Spinach Pasta Bake

 
 

With a very cheesy crispy topping, this is a proper crowd-pleaser on a budget! With just five ingredients it's packed with goodness that'll stock up your lunchboxes for days!


SERVES 2
PREP TIME 5 MINUTES
COOKS TIME 35 MINUTES
DIFFICULTY EASY

 
 
 

Ingredients


150g mushrooms (or 5-6 mushrooms)
200g cherry tomatoes (around 12 cherry tomatoes)
200g pasta
250ml jar tomato and basil sauce
Handful grated mozzarella
Small handful fresh basil leaves
Pinch salt
Olive oil


Method


1.
Preheat the oven to 180°C.

2.
Slice the mushrooms into thin slices and halve the tomatoes. Spread them over a lined baking tray, drizzle with olive oil and sprinkle with a pinch of salt. Place in the oven to roast for 12-15 minutes, until the mushrooms are browned and tomatoes soft.

3.
Meanwhile, bring a pan of water to the boil and pour in the pasta. Simmer according to packet instructions, for approximately 10 minutes.

4.
While the pasta is cooking, pour the jar of sauce into a small saucepan and heat through on a medium heat for 5 minutes.

5.
Once cooked, drain the pasta well and pour into a large bowl.
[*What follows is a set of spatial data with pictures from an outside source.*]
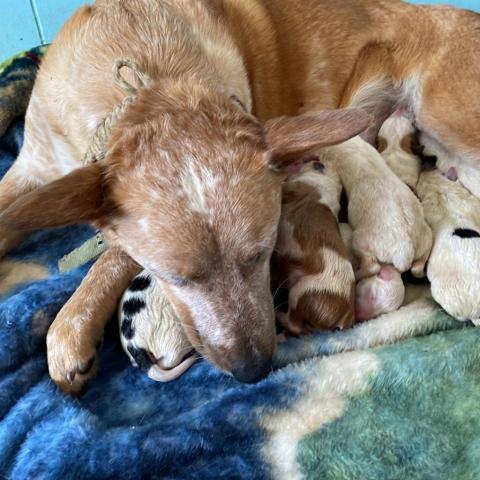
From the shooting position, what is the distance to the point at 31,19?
3.07 metres

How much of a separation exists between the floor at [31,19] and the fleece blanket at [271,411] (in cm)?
177

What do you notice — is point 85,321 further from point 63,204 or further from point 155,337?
point 63,204

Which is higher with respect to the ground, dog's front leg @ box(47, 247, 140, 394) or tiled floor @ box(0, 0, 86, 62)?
tiled floor @ box(0, 0, 86, 62)

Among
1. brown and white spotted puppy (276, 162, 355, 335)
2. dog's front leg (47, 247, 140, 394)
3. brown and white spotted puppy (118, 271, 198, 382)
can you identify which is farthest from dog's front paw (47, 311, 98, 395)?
brown and white spotted puppy (276, 162, 355, 335)

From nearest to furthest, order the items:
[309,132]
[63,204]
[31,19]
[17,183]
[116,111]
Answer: [63,204] < [309,132] < [116,111] < [17,183] < [31,19]

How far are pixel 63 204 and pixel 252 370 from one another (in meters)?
0.61

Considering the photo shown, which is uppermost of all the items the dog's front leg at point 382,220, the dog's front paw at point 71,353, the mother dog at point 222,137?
the mother dog at point 222,137

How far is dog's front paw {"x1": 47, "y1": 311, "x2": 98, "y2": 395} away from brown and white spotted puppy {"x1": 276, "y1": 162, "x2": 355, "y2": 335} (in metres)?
0.56

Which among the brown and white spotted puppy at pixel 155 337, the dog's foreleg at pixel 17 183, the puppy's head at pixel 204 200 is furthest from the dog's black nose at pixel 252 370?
the dog's foreleg at pixel 17 183

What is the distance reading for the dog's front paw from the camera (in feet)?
5.35

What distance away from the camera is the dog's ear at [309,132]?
1.43 m

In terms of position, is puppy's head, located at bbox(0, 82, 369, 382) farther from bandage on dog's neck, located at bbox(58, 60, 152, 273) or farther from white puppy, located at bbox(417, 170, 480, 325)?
white puppy, located at bbox(417, 170, 480, 325)

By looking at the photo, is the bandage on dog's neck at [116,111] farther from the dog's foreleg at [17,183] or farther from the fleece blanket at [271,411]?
the dog's foreleg at [17,183]

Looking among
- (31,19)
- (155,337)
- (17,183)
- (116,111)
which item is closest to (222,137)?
(116,111)
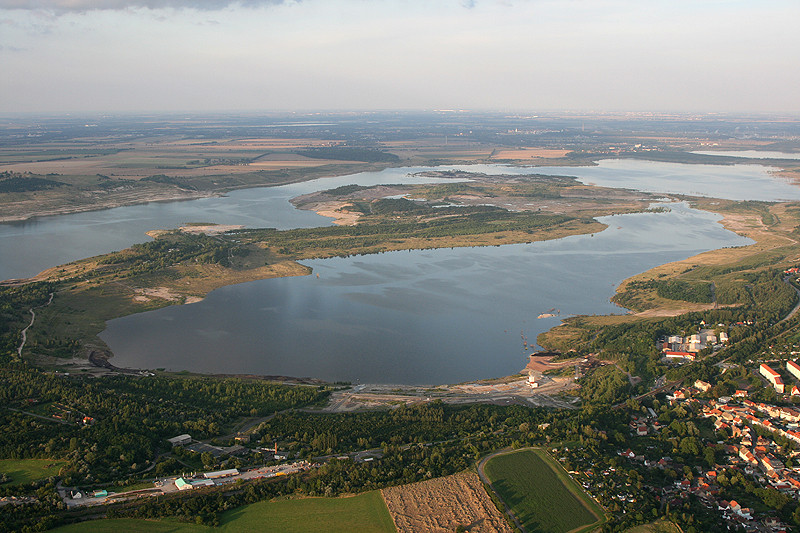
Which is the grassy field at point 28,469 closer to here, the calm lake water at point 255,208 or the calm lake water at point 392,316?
the calm lake water at point 392,316

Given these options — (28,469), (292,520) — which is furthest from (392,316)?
(28,469)

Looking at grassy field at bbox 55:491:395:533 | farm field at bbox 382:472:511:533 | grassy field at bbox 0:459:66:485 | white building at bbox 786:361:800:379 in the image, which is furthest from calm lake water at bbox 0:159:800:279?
white building at bbox 786:361:800:379

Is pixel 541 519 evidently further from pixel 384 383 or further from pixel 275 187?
pixel 275 187

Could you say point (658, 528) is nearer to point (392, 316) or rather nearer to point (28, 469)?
point (28, 469)

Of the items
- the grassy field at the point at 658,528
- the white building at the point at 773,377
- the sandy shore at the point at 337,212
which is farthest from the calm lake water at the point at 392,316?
the sandy shore at the point at 337,212

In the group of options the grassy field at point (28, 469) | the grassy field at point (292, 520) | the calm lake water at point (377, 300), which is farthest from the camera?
the calm lake water at point (377, 300)
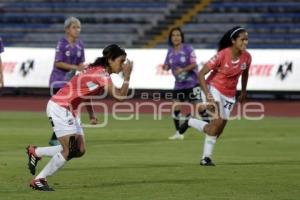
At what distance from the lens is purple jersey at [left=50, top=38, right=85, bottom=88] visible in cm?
1916

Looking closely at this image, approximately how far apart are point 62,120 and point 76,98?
333 millimetres

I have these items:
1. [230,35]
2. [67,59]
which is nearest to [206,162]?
[230,35]

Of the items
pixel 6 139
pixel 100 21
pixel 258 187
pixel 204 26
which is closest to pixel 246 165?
pixel 258 187

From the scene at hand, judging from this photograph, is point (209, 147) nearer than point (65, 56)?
Yes

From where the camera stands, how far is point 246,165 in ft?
51.1

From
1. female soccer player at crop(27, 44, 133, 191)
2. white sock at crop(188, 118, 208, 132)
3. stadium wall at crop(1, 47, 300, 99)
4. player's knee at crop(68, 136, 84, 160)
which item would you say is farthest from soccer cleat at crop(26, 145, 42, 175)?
stadium wall at crop(1, 47, 300, 99)

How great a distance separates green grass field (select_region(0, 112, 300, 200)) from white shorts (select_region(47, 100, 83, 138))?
28.7 inches

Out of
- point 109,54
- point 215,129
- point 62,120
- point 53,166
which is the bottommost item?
point 215,129

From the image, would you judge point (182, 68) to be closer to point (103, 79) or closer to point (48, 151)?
point (48, 151)

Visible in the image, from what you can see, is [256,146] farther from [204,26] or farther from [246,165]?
[204,26]

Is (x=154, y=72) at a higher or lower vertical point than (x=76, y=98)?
lower

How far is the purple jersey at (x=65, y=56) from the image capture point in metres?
19.2

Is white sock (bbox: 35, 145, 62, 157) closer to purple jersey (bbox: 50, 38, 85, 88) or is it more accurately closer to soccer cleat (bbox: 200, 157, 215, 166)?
soccer cleat (bbox: 200, 157, 215, 166)

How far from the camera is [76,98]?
40.8ft
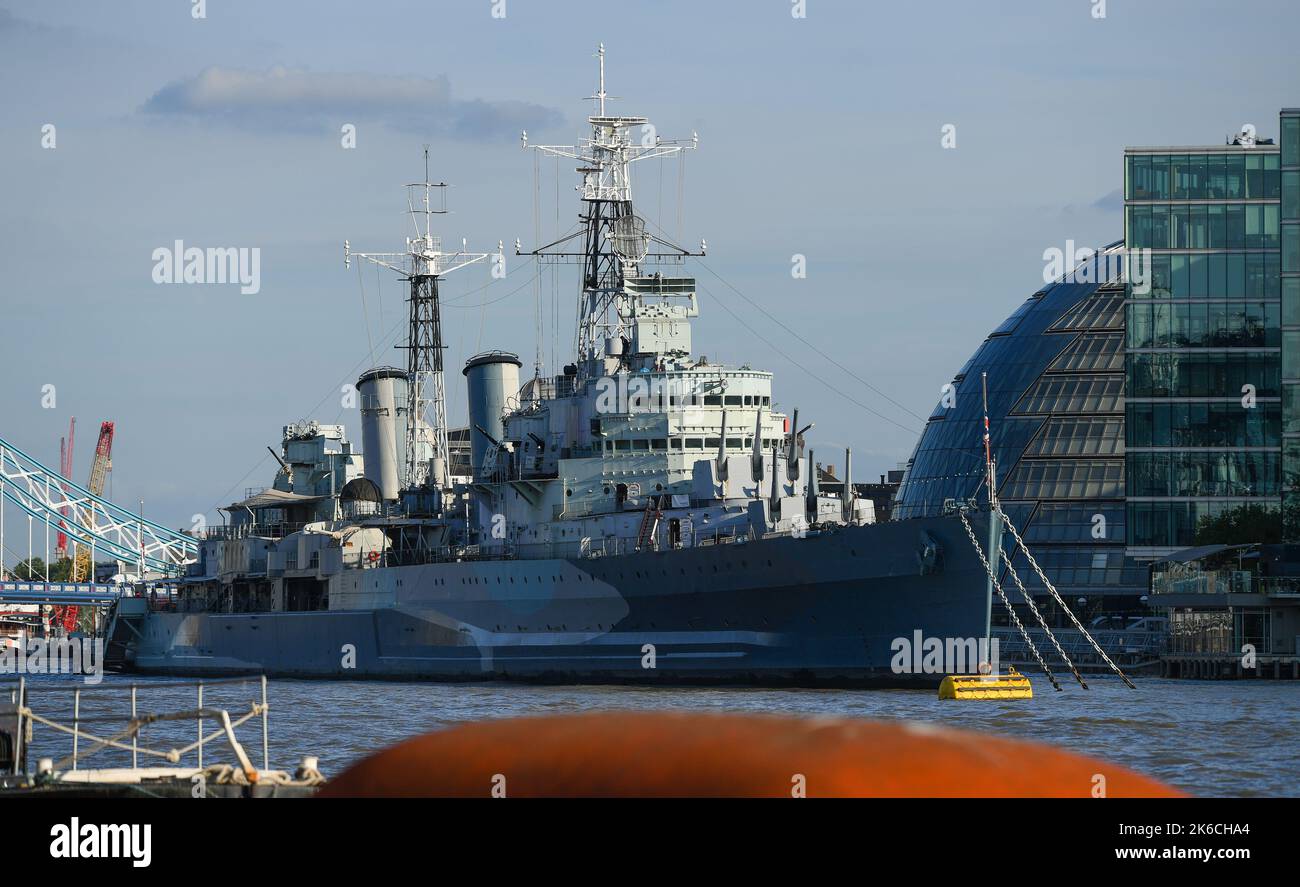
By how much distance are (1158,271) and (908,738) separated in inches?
2514

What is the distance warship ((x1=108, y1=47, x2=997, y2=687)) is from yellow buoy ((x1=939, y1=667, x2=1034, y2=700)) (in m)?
2.90

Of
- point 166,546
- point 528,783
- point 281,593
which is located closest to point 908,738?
point 528,783

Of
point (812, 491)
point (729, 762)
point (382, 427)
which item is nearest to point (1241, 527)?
point (812, 491)

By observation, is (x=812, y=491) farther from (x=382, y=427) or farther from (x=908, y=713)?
(x=382, y=427)

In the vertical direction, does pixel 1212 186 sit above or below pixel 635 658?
above

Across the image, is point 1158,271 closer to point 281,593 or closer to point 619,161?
point 619,161

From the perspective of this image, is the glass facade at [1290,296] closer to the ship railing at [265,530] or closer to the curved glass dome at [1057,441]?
the curved glass dome at [1057,441]

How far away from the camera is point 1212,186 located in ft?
220

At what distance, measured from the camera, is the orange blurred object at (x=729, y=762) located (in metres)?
6.85

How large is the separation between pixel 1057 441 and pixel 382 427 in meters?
33.7

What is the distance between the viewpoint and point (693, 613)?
154 feet

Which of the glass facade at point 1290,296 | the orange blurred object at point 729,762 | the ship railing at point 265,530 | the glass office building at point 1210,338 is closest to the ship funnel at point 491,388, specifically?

Stir through the sauce and vegetables to coat the pasta.

6.
Pour the pasta into an oven-proof baking dish, spreading it out evenly. Scatter with a handful of grated mozzarella and bake in the oven for 7-8 minutes until the cheese is melted and the sauce lightly bubbling.

7.
Remove from the oven, and tear over some fresh basil before serving.